In the same Spectrum issue Sigve Tonstad contends that, with its vision of reconciliation among Israel and its enemies, Egypt and Assyria, the book of Isaiah, in chapter 19, announces a wholly startling prospect.  It is a “paradigm shift,” an anticipation of Jesus’ prayer on the cross for the forgiveness of his enemies (Luke 23:34). 
Tonstad’s view suggests an “ascending line” theory of Bible authority: understanding shifts to something different from, and sometimes better than, previous understanding.  David Larson makes this “ascending line” premise explicit in his response to Gane, and quotes Hebrews 1 to say that the final measure of Christian truth is Christ.  Thus, says Larson, genocide is never God’s truth.
Luke reports Peter’s saying that Jesus was raised up and “exalted at the right hand of God” (Acts 2:32, 33).  John the Evangelist tells us not just that the “Word” is God, but also that it “became flesh” (so we can see) in Jesus (John 1:1,14).  The author of Hebrews declares that Jesus Christ, by contrast with other prophets, is the “exact imprint” of God’s being; he declares further that Jesus Christ is the same “yesterday and today and forever” (Hebrews 1:3 and 13:8). 
I do not know how Davidson and Gane read these passages, but I myself see them as support for Tonstad and Larson.  What is more, my conclusion does not depend on the “historical-critical method” (which Davidson anathematizes and I myself substantially reject).  It depends only on an “ascending line,” as opposed to “flat-line,” theory of biblical authority.  It assumes that the Bible is a story tending in the direction of God’s ultimate revelation.  It assumes, in other words, what the first Christians assumed, what the Radical Reformers assumed, what Adventists like John Weidner in Nazi Europe and Ginn Fourie in violence-torn South Africa assumed:
Bible believers really can know God’s true will because God’s true will is the will of the resurrected Christ to whom the New Testament bears witness.
But the issues are complex, and I know it.  Let me just say that unless Adventism is a lifeless shell—too dead to hear screeching tires—this cluster of articles should get attention and comment.  That attention and comment should come from laypersons and scholars alike, and certainly from seminary professors.

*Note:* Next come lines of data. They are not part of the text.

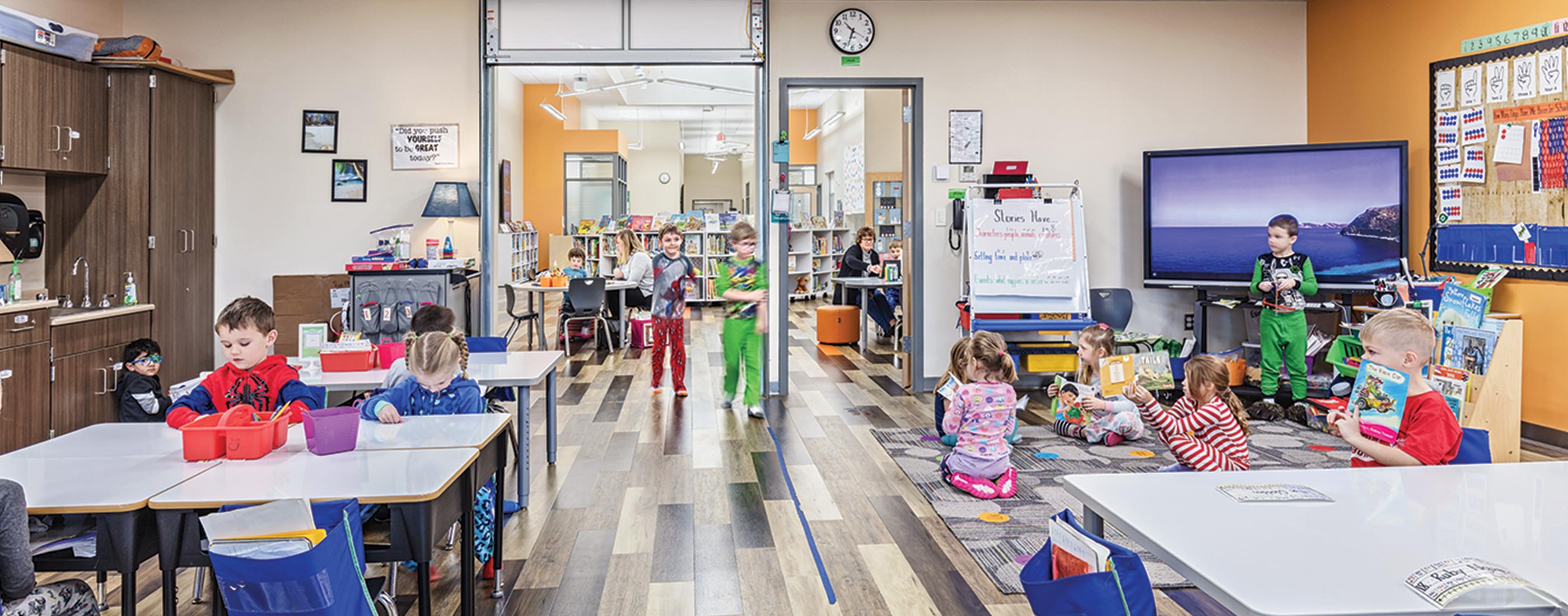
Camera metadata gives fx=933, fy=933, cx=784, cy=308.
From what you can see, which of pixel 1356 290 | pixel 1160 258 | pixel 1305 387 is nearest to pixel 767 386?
pixel 1160 258

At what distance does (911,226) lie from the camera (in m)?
6.95

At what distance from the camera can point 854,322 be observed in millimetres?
9797

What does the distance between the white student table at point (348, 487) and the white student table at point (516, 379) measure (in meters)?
1.30

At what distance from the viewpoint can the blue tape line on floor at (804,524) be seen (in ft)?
10.3

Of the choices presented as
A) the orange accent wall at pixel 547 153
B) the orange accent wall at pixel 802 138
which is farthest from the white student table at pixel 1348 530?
the orange accent wall at pixel 802 138

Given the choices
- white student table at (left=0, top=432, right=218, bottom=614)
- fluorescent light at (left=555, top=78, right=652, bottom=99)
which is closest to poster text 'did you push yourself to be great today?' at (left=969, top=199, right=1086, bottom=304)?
white student table at (left=0, top=432, right=218, bottom=614)

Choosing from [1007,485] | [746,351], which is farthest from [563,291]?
[1007,485]

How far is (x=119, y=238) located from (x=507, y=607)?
4.53 meters

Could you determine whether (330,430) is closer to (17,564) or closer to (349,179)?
(17,564)

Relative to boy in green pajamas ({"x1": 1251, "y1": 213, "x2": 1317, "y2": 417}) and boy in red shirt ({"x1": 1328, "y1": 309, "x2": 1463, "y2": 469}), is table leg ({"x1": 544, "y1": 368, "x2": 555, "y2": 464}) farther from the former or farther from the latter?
boy in green pajamas ({"x1": 1251, "y1": 213, "x2": 1317, "y2": 417})

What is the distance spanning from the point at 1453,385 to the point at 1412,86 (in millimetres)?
2259

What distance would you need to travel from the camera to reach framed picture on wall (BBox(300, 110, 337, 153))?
6602mm

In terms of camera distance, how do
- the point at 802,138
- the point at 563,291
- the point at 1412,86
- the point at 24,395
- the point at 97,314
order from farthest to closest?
the point at 802,138 → the point at 563,291 → the point at 1412,86 → the point at 97,314 → the point at 24,395

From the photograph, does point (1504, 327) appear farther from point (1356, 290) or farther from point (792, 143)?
point (792, 143)
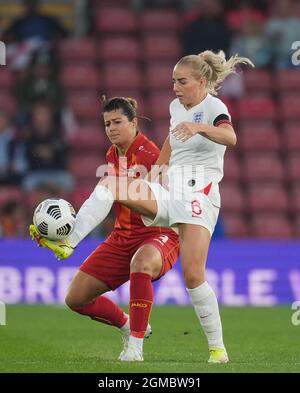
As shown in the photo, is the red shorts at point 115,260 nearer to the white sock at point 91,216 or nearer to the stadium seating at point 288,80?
the white sock at point 91,216

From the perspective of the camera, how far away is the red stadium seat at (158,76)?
18.3 meters

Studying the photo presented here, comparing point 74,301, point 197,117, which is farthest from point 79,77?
point 197,117

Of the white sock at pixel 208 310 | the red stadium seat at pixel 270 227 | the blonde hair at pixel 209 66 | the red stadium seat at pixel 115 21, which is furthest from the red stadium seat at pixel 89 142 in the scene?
the white sock at pixel 208 310

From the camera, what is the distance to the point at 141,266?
8570 mm

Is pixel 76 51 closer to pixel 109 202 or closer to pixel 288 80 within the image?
pixel 288 80

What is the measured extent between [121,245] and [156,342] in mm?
1424

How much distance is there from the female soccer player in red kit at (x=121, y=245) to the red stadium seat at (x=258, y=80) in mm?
9565

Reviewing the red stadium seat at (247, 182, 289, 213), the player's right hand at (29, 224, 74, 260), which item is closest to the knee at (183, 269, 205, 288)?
the player's right hand at (29, 224, 74, 260)

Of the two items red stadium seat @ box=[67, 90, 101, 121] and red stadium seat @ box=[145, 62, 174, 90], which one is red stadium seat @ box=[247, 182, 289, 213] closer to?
red stadium seat @ box=[145, 62, 174, 90]

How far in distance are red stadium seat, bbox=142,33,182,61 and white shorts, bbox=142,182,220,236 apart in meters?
10.2

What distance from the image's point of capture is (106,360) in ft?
28.2
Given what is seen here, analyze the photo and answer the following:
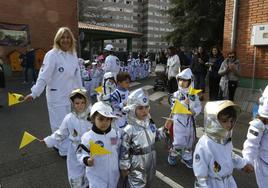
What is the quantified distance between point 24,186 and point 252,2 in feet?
27.4

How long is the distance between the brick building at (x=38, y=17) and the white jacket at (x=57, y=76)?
14.4 metres

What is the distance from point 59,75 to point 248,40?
6802mm

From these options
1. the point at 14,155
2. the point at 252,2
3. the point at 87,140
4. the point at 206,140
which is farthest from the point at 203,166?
the point at 252,2

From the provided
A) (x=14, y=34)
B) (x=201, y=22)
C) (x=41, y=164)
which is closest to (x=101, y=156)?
(x=41, y=164)

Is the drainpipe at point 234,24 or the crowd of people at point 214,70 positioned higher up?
the drainpipe at point 234,24

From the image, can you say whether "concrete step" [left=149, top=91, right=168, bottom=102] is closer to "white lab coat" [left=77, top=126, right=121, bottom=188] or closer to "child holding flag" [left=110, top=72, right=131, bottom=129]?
"child holding flag" [left=110, top=72, right=131, bottom=129]

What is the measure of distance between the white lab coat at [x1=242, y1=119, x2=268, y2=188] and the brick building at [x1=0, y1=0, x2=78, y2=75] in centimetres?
1721

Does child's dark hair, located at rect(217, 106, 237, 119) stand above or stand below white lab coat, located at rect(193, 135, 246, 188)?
above

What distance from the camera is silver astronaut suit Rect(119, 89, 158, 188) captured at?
294 centimetres

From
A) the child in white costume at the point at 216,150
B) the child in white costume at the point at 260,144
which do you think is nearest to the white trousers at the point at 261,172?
the child in white costume at the point at 260,144

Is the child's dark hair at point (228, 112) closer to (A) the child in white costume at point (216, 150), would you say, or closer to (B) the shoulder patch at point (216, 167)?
(A) the child in white costume at point (216, 150)

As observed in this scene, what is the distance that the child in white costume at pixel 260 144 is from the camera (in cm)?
300

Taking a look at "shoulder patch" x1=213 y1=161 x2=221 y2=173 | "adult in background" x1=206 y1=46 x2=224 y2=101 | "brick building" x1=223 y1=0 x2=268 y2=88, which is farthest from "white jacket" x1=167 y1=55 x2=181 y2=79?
"shoulder patch" x1=213 y1=161 x2=221 y2=173

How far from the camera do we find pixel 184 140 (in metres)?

Is the juxtaposition of the Davidson and Gane articles the death knell for the “flat-line” theory of the biblical authority?  Or does it prove that we don’t know—and cannot know—how to make a biblical argument against genocide?
If the latter is the case, what moral authority can our church possibly have?  And why would our neighbors want to join us, or our kids want to stay?